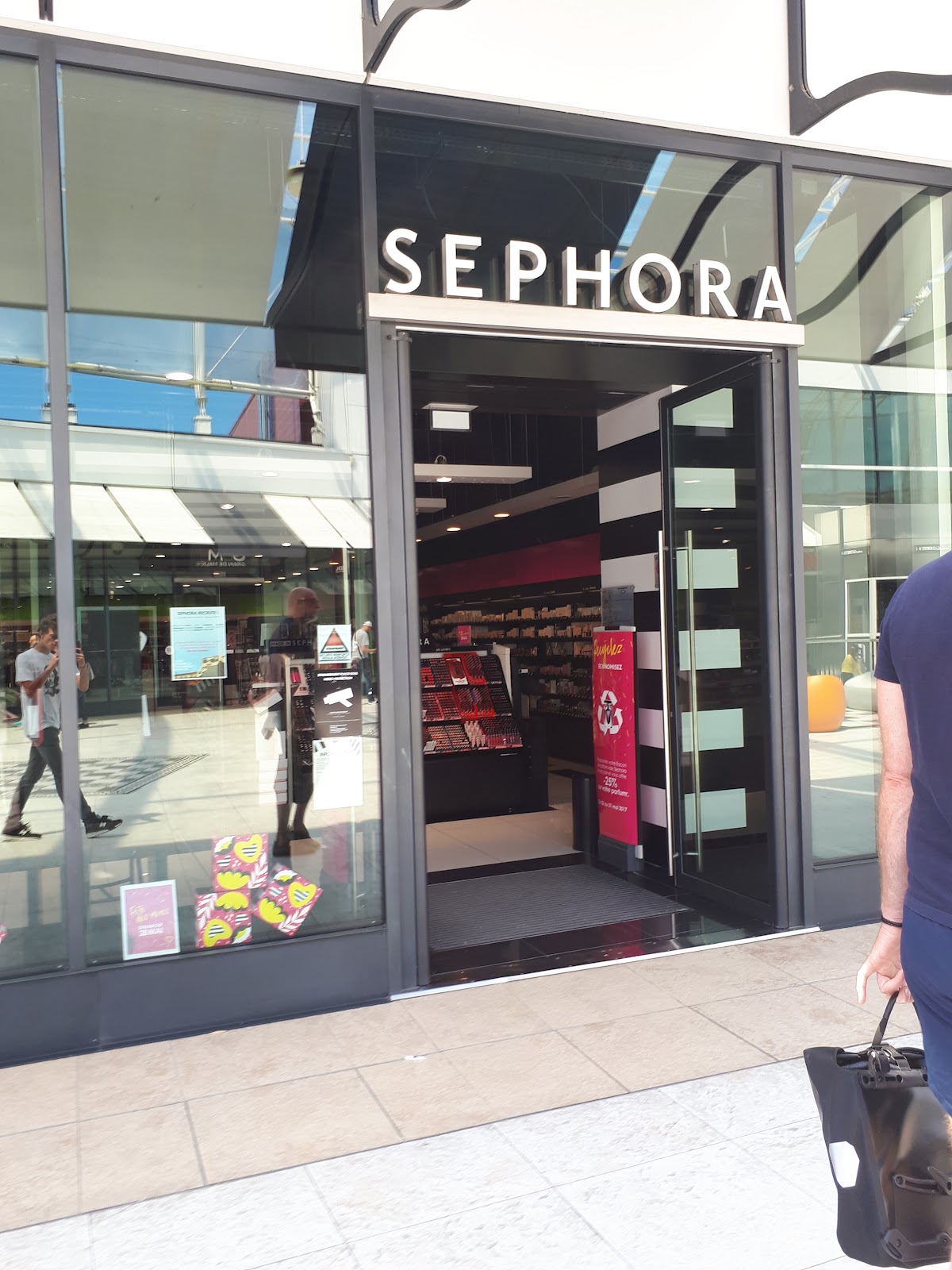 SEPHORA
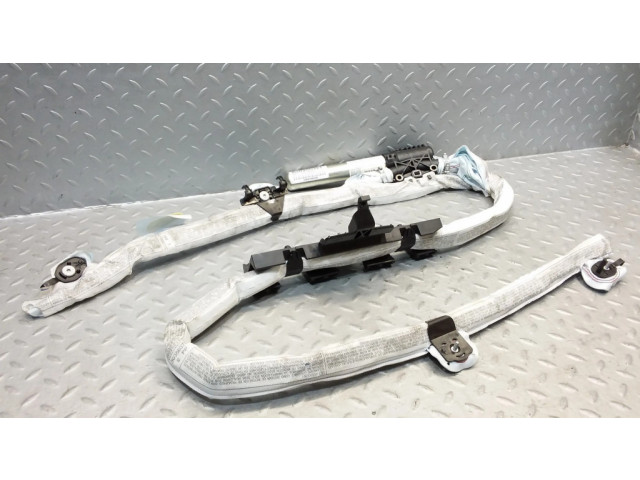 Боковая подушка безопасности 84707586908C, 30355250D BMW 1 E81 E87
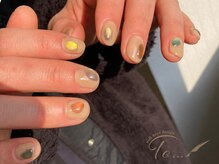 トゥ(To...)/simpleデザイン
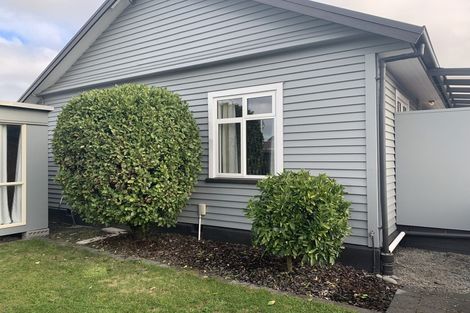Photo of property in 409 Main Road North, Redwood, Christchurch, 8051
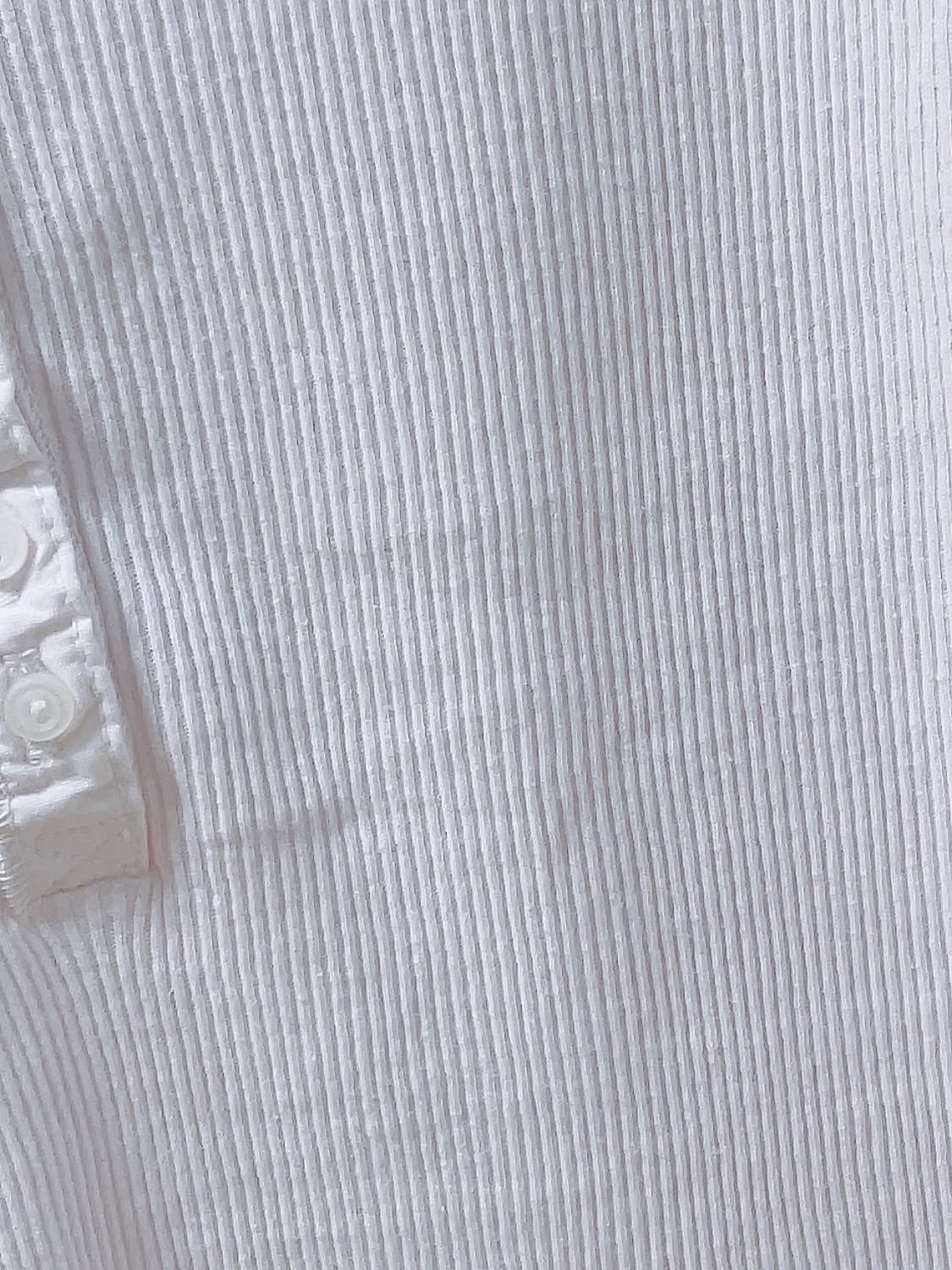 브랜디멜빌 페일핑크 젤리 반팔 티셔츠 새상품 상품이미지2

Work to complete >>
The range to copy runs from the line with "Боковая подушка безопасности" to the last line of the entries, both included; copy it exactly and leave out the pictures.

Task answer >>
 Боковая подушка безопасности 84707586908C, 30355250D BMW 1 E81 E87
 トゥ(To...)/simpleデザイン
Photo of property in 409 Main Road North, Redwood, Christchurch, 8051
 브랜디멜빌 페일핑크 젤리 반팔 티셔츠 새상품 상품이미지2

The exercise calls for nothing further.